Rappels historiques
Le mot « épigenèse » remonte à
Aristote qui nomme ainsi le développement d'un œuf informe de façon
graduelle aboutissant à un organisme aux tissus différenciés. Cette
théorie s'opposa au
préformationisme qui postulait que l'être vivant préexistait en
miniature dans le germe. La controverse entre épigénisme et
préformationisme fut une controverse majeure de la biologie au XIXe
siècle.
On attribue la paternité de l'épigénétique dans son sens moderne au
biologiste
Conrad H. Waddington qui la définit en
1942 comme
une branche de la
biologie étudiant les implications entre les systèmes gènes +
environnement et leurs produits donnant naissance au
phénotype d'un individu.
Il apparut d'abord que le « modèle génétique » postulant une
équivalence unique entre
phénotype et
génotype, ne pouvait expliquer tous les phénomènes liés à la
différenciation cellulaire (cf. citation de Morgan en introduction).

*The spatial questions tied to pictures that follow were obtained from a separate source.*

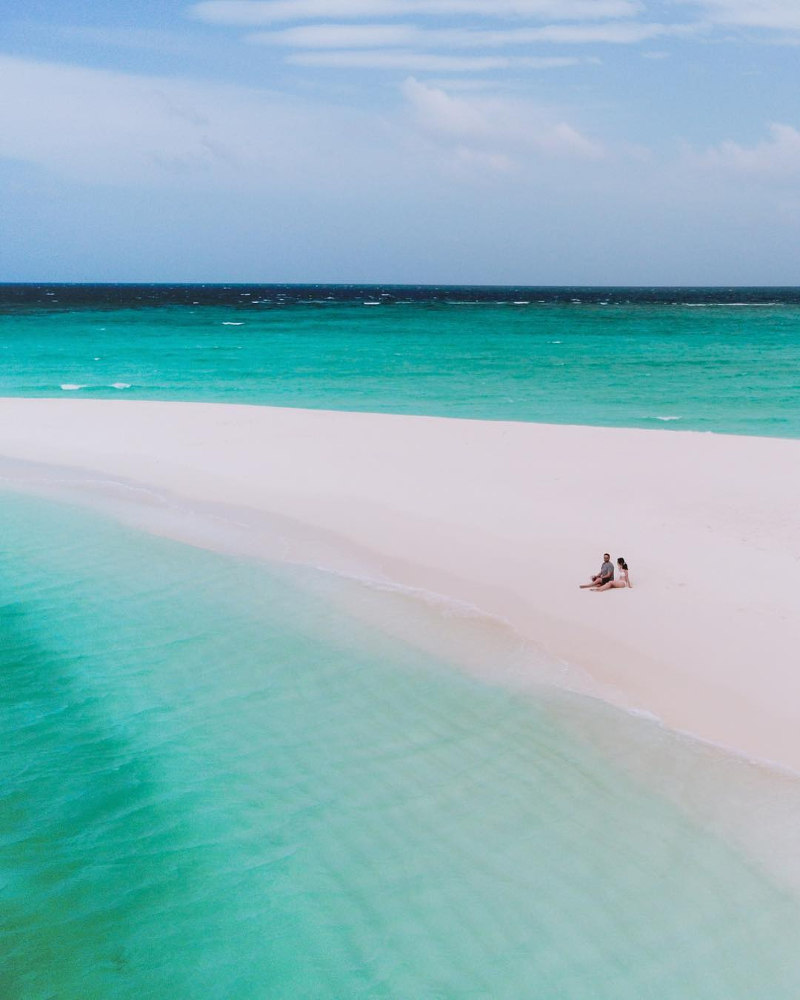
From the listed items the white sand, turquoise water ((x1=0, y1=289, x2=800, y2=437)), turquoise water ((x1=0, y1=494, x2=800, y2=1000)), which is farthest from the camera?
turquoise water ((x1=0, y1=289, x2=800, y2=437))

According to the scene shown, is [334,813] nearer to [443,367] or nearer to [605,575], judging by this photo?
[605,575]

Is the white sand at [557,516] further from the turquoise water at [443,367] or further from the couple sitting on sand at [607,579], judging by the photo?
the turquoise water at [443,367]

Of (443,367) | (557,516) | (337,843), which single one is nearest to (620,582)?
(557,516)

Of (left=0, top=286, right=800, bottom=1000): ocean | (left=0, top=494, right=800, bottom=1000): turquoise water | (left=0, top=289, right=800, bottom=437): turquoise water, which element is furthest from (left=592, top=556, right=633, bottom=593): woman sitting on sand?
(left=0, top=289, right=800, bottom=437): turquoise water

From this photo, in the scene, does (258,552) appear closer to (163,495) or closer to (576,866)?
(163,495)

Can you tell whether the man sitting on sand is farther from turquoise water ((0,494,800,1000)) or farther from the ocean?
turquoise water ((0,494,800,1000))

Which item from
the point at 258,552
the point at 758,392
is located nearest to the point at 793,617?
the point at 258,552
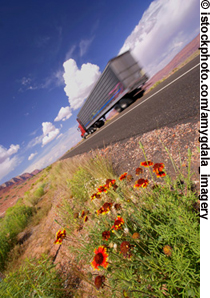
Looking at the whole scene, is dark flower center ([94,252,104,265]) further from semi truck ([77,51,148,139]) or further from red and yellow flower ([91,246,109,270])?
semi truck ([77,51,148,139])

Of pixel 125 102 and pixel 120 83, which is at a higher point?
pixel 120 83

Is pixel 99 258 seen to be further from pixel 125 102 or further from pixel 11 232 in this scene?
pixel 125 102

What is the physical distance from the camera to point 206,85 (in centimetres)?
124

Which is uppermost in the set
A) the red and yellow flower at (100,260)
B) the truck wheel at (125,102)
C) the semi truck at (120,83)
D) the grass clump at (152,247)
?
the semi truck at (120,83)

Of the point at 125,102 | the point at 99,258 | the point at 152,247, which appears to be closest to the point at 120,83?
the point at 125,102

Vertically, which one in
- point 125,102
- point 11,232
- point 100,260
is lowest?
point 11,232

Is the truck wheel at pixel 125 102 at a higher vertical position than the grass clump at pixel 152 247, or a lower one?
higher

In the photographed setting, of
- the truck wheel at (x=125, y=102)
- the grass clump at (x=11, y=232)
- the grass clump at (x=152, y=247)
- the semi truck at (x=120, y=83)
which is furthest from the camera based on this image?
the truck wheel at (x=125, y=102)

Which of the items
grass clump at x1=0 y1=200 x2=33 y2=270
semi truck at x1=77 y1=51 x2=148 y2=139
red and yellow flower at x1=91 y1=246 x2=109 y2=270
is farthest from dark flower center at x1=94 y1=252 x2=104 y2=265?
semi truck at x1=77 y1=51 x2=148 y2=139

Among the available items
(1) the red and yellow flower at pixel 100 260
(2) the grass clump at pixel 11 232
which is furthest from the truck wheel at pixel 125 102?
(1) the red and yellow flower at pixel 100 260

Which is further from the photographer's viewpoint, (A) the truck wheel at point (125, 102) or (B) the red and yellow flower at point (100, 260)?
(A) the truck wheel at point (125, 102)

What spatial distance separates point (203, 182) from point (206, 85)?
87cm

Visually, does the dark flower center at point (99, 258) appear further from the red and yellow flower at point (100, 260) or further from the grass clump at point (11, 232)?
the grass clump at point (11, 232)

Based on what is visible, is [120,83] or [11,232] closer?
[11,232]
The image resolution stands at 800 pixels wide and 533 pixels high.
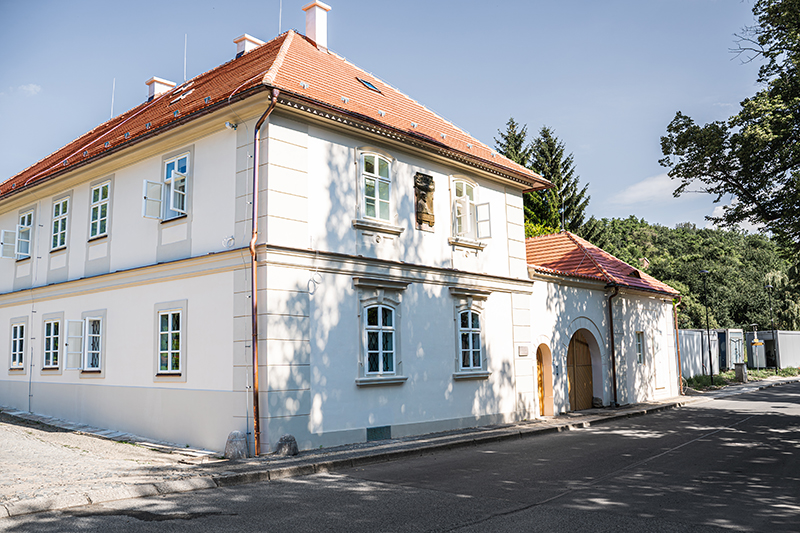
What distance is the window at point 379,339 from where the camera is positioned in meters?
13.7

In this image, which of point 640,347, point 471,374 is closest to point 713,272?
point 640,347

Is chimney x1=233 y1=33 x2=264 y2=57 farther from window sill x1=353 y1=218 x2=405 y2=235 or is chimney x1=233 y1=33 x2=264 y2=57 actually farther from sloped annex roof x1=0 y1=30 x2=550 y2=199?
window sill x1=353 y1=218 x2=405 y2=235

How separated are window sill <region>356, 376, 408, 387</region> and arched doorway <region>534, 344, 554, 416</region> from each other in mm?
6778

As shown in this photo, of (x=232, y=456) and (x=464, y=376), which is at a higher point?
(x=464, y=376)

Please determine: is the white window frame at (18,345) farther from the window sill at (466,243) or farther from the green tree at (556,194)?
the green tree at (556,194)

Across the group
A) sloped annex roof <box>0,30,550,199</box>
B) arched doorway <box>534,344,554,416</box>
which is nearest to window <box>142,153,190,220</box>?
sloped annex roof <box>0,30,550,199</box>

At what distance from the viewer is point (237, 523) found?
22.3ft

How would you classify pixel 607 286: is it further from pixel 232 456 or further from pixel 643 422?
pixel 232 456

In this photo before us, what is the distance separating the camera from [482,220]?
17188 millimetres

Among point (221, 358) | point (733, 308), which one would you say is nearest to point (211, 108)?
point (221, 358)

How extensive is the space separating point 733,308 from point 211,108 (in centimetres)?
6264

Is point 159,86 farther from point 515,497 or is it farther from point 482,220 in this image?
point 515,497

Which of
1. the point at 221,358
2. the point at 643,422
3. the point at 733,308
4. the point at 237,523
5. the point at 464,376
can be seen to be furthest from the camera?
the point at 733,308

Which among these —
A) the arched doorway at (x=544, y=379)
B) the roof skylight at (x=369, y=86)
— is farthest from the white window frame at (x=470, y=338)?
the roof skylight at (x=369, y=86)
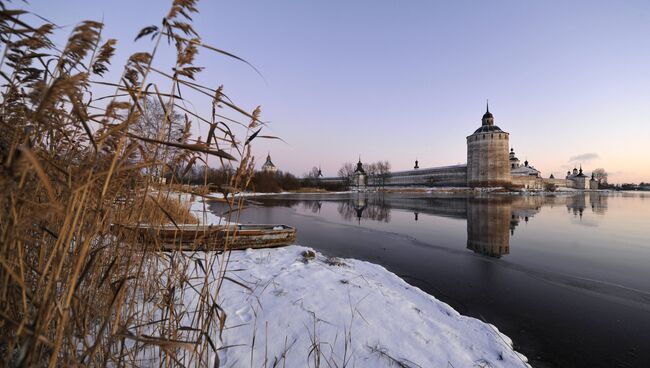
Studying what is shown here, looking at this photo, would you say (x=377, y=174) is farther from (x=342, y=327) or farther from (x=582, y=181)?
(x=342, y=327)

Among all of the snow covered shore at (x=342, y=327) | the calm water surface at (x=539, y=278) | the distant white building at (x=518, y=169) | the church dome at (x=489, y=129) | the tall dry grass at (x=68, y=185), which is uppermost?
the church dome at (x=489, y=129)

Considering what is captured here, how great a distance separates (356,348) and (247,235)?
450 centimetres

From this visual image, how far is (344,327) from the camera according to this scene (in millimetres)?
2666

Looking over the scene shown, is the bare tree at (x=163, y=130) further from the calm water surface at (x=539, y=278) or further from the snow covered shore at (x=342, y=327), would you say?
the calm water surface at (x=539, y=278)

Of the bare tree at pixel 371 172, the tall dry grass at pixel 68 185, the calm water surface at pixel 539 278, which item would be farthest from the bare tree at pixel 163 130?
the bare tree at pixel 371 172

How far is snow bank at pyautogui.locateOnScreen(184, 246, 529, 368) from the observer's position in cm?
219

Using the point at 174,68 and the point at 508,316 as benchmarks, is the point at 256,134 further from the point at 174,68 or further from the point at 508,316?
the point at 508,316

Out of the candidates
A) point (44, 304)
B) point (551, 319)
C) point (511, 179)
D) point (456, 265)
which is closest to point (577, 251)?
point (456, 265)

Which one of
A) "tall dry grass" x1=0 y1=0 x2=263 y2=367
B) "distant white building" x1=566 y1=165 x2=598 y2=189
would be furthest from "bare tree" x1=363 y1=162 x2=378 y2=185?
"tall dry grass" x1=0 y1=0 x2=263 y2=367

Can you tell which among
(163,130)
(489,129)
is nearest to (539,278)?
(163,130)

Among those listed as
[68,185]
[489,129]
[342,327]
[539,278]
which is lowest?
[539,278]

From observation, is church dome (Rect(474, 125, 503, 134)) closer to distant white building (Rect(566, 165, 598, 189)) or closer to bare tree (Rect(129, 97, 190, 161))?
distant white building (Rect(566, 165, 598, 189))

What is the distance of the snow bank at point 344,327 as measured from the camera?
2.19 metres

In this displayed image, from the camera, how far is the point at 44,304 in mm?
750
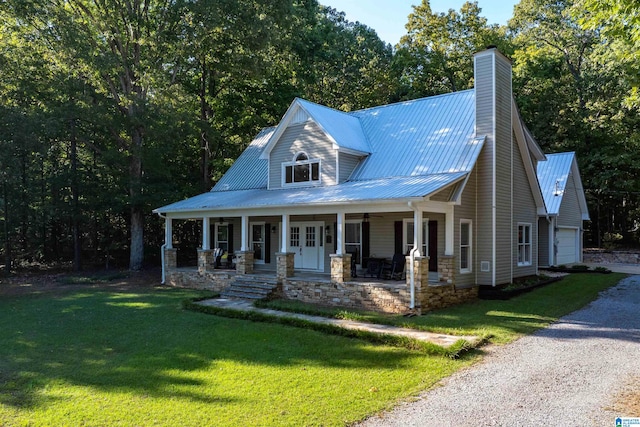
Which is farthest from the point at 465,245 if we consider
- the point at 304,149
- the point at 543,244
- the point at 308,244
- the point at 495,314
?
the point at 543,244

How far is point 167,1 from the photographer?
66.5 ft

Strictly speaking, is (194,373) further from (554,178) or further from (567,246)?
(567,246)

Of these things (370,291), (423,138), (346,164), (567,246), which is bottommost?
(370,291)

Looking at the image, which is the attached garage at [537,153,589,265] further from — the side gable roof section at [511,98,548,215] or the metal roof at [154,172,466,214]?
the metal roof at [154,172,466,214]

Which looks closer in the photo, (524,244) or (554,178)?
(524,244)

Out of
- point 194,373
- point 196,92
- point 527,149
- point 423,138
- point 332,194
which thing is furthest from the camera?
point 196,92

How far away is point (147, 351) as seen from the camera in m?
8.20

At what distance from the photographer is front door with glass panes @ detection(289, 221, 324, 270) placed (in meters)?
16.8

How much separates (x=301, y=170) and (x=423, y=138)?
4.55 m

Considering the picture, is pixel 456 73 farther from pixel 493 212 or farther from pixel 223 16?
pixel 493 212

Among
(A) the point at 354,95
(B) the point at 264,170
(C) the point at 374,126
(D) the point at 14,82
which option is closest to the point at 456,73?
(A) the point at 354,95

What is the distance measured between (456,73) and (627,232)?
16.7 m

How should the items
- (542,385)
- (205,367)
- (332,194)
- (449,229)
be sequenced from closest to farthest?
1. (542,385)
2. (205,367)
3. (449,229)
4. (332,194)

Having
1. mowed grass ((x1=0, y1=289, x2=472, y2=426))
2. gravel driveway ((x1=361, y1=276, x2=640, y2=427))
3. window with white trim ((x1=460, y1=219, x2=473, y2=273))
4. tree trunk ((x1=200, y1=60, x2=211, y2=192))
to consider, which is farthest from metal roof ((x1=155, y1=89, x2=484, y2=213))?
tree trunk ((x1=200, y1=60, x2=211, y2=192))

Par exemple : le noyau d'une cellule de peau d'amphibien
transféré dans un œuf énucléé donne des animaux entiers (clones) ; un
même génome peut donc avoir plusieurs destinées et sa détermination est
réversible. Il fut alors élaboré une
théorie
dans laquelle chaque cellule indifférenciée passait par un état critique
qui serait responsable de son développement futur non uniquement lié à
ses gènes (et pour cette raison qualifié d'épigénétique). Avec la
découverte de la
double-hélice, cette théorie a été mise à l'écart jusque dans
les années 90, durant lesquelles le séquençage complet de plusieurs
génomes et l'incapacité de les déchiffrer remirent sur le devant de la
scène l'épigénétique. L'épigénétique, ainsi redéfinie, se veut un
prolongement de la génétique classique.
Épigénome
L’épigénome est l'état épigénétique de la cellule. À l'image des
cellules embryonnaires qui peuvent avoir plusieurs fonctions finales, un
unique génome peut être modifié de multiples manières pour donner des
épigénomes différents. Il est actuellement conjecturé par un grand
nombre de chercheurs en épigénétique qu'un code épigénétique existe dans
chaque cellule
eucaryote - par analogie au
code génétique. À l'extrême, ce code épigénétique représente le type
et la position de chaque molécule de la cellule.
Processus de transmission épigénétique
Plusieurs processus de transmission épigénétique peuvent jouer un
rôle dans ce qu'on appelle quelquefois la mémoire de la cellule.
Transcription d'ARN
Ce mécanisme est en quelque sorte une autoactivation du gène. En
effet, après
transcription du gène en ARN, on observe un entretien de
l'activation de ce même gène ou d'autres afférents. Par exemple, chez
l'homme
HNF4 et
MyoD augmentent leur propre transcription. Même si le stimulus à
l'origine de l'activation d'un gène est absent, les cellules filles
peuvent hériter de cette activation chez la cellule mère. Le plus
souvent l'activation d'un gène se produit par
transduction, mais il est possible que l'ARN se transmette aux
autres cellules par simple diffusion.
Système de transmission structurelle
La transmission structurelle est un mécanisme encore très mystérieux.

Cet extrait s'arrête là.